His personal estate today belongs to the Department of African Studies at the Humboldt University in Berlin . The Jahn library for African literatures is located at the Institute for Ethnology and African Studies at the University of Mainz . It was looked after by Ulla Schild until 1998 and is based on Janheinz Jahn's book collection.

Fonts (selection)

As an author

  • Divan from Al-Andalus. Adaptations of Hispano-Arabic poetry . Schleber, Kassel 1949.
    • New edition under the title Andalusian love divan. Adaptations of Hispano-Arabic poetry . Klemm, Freiburg i. Br. 1955.
  • Muntu. Outlines of Neo-African Culture . Diederichs, Düsseldorf 1958 (philosophical and cognitive concepts in African and Afro-American cultures, translated into many languages, were considered in the USA to be a “black bible”).
  • Through African doors. Experiences and encounters in West Africa . Diederichs, Düsseldorf 1960 (travel report).
  • West African impressions . Peter-Presse, Darmstadt 1962.
  • History of Neo-African Literature.
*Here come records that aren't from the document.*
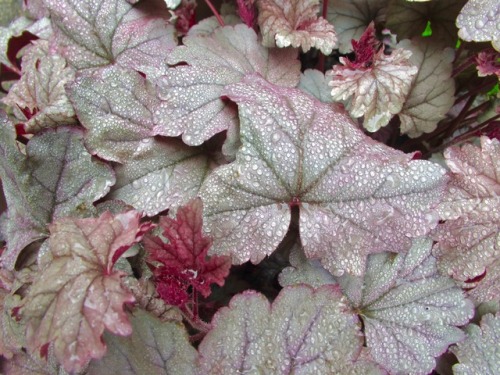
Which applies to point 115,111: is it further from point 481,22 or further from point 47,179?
point 481,22

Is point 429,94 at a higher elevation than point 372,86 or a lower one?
lower

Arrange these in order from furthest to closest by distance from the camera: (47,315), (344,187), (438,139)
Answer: (438,139) → (344,187) → (47,315)

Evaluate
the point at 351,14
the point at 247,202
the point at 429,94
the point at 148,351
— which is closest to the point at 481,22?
the point at 429,94

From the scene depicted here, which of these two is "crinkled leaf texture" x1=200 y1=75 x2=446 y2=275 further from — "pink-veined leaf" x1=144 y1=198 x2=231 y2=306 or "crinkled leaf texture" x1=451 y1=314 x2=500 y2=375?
"crinkled leaf texture" x1=451 y1=314 x2=500 y2=375

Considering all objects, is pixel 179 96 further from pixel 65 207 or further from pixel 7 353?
pixel 7 353

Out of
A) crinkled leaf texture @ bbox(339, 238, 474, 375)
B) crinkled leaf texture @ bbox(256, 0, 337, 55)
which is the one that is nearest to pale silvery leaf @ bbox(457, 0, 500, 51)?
crinkled leaf texture @ bbox(256, 0, 337, 55)

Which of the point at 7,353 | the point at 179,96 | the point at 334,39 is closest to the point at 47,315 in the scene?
the point at 7,353

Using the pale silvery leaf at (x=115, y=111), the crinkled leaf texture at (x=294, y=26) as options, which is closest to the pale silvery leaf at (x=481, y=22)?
the crinkled leaf texture at (x=294, y=26)
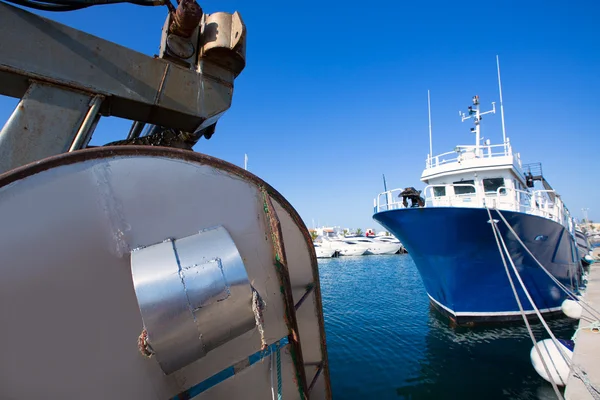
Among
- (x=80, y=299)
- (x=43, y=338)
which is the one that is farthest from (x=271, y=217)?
(x=43, y=338)

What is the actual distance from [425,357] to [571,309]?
669 centimetres

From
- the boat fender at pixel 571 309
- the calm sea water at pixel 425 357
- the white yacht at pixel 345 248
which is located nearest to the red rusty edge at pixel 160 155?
the calm sea water at pixel 425 357

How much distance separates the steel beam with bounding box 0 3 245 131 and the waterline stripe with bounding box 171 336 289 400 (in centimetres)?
261

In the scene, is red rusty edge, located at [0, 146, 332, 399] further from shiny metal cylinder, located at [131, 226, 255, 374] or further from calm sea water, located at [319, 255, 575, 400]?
calm sea water, located at [319, 255, 575, 400]

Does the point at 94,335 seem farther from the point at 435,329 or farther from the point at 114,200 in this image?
the point at 435,329

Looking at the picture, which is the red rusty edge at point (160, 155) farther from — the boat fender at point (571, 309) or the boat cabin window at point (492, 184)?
the boat fender at point (571, 309)

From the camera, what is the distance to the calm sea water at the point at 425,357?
239 inches

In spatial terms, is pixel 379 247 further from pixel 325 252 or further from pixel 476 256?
pixel 476 256

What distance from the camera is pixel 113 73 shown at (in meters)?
2.91

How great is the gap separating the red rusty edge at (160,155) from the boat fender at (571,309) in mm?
12016

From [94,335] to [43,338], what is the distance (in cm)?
22

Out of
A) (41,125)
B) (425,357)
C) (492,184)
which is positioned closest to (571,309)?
(492,184)

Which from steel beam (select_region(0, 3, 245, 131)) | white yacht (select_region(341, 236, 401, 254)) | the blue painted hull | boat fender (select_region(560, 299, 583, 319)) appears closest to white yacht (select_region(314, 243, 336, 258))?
white yacht (select_region(341, 236, 401, 254))

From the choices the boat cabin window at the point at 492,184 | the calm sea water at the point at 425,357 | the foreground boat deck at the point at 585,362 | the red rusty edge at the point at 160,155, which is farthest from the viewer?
the boat cabin window at the point at 492,184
An introduction . Diederichs, Düsseldorf 1966.

As a translator and editor

  • Black Orpheus. Modern poetry of African peoples of both hemispheres . Hanser, Munich 1954 (an anthology of modern African and Afro-American poetry with 49 poems by 28 authors from 12 African countries, a total of 161 poems by 82 authors).
    • Black Orpheus. Modern poetry of African peoples of both hemispheres. New collection . Hanser, Munich 1964 (expanded new edition with 110 poems by 60 authors from 23 African countries, a total of 256 poems by 133 authors).
  • Aimé Césaire : sun daggers. Poetry from the Antilles . Rothe, Heidelberg 1956.
  • Black ballad. Modern African narrators from both hemispheres . Diederichs, Düsseldorf 1957.
  • Negro Spirituals . Fischer, Frankfurt am Main 1960.
  • Young Africa. Tales by young African authors . Desch, Munich 1963.
  • Africa tells. Storyteller south of the Sahara. 19 stories . Fischer, Frankfurt am Main 1963.
  • We called them savages. Overseas encounters then and now. From old and new travelogues . Ehrenwirth, Munich 1964.
  • The neo-African literature. Complete bibliography of neo-African literature . Diederichs, Düsseldorf 1965.
  • Jubilee day in Jamaica. West Indies in Tales of Its Best Contemporary Writers . Erdmann, Herrenalb 1965.
    • New edition under the title West Indies. The literature of the Caribbean island world (Series Modern Narrators of the World , Vol. 13). Erdmann, Tübingen 1974.
  • Léopold Sédar Senghor: Négritude and Humanism . Diederichs, Düsseldorf 1967.
  • Aimé Césaire: To Africa. Poems . Hanser, Munich 1968.
  • Life in Kumansenu and other stories from West Africa is sweet . Erdmann, Tübingen 1971.
    • New edition under the title West Africa (series Modern Narrators of the World , Vol. 31). Erdmann, Tübingen 1975.